REQUIRED WORK
A) In the shelter interview, what hours does the morning shift cover?
B) Carry the shelter interview forward from its last line.

TEXT UNDER STUDY

══════════════════════════════

But then during the day, in the open hours, I help out up front, and we basically talk to adopters to try and get our animals matched up. We process applications and we update our website and things like that. So, it’s more clerical during the day and then at night we play with the animals and take care of them.
What are your hours?
It’s really scattered. Sometimes I’ll work in the morning, and the morning shift is basically 7 to 11. Sometimes I’ll work in the evening, which is a short shift, and then sometimes it’s 11 (a.m.) to 7 (p.m.), which is our open hours.
What is your favorite part of this job?
The animals. Everyone that works here is a big animal lover, and we’re all borderline hoarders, pretty much – we love animals so much.
One of the more rewarding parts is to see an animal that is broken when they come in, and you can tell they’ve had a hard life. They may have been abused, their past family abandoned them or whatever, and they come in here and they’re really stressed, and they’re really sad, and you can just tell. And then they find a home, and they’ll come back for a visit, and I don’t even recognize them because they’re so much happier and healthy.
Do you have pets of your own?
Oh yeah, I have a dog and two cats and a turtle.
What are some of the challenges of your job?

══════════════════════════════

STORED DATA

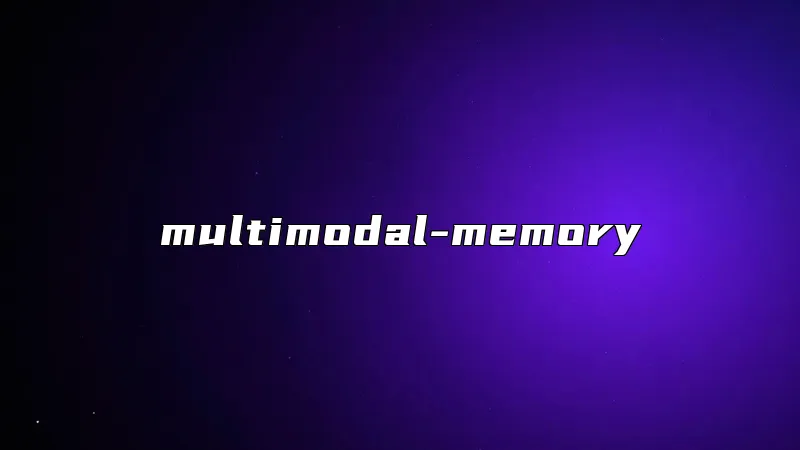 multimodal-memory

══════════════════════════════

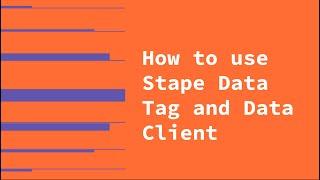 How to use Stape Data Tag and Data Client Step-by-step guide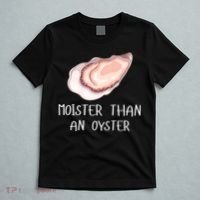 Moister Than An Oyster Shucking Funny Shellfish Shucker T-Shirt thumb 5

══════════════════════════════

ANSWERS BY ITEM
A) 7 to 11.

B)
We have a lot of challenges. The sick animals – for example, we have Esperanza (a dog) in back, and she’s paralyzed from the waist down. She’s still regaining her mobility. Seeing them and working with them and trying to get them healthy is a challenge.
Taking in animals that might be sick and not spreading it to the other animals is a huge challenge.
And then finding the good homes for these animals also is a challenge sometimes – if it’s just not the right fit for someone to have an animal or it doesn’t work out and they have to bring it back. And that’s always a hard thing to do is to tell somebody we don’t really think it’s a good fit with your home, or for them to come back and say, ‘It didn’t work out,’ and them being all frustrated and the animals being sadder because they lost another home. That’s probably the biggest challenge.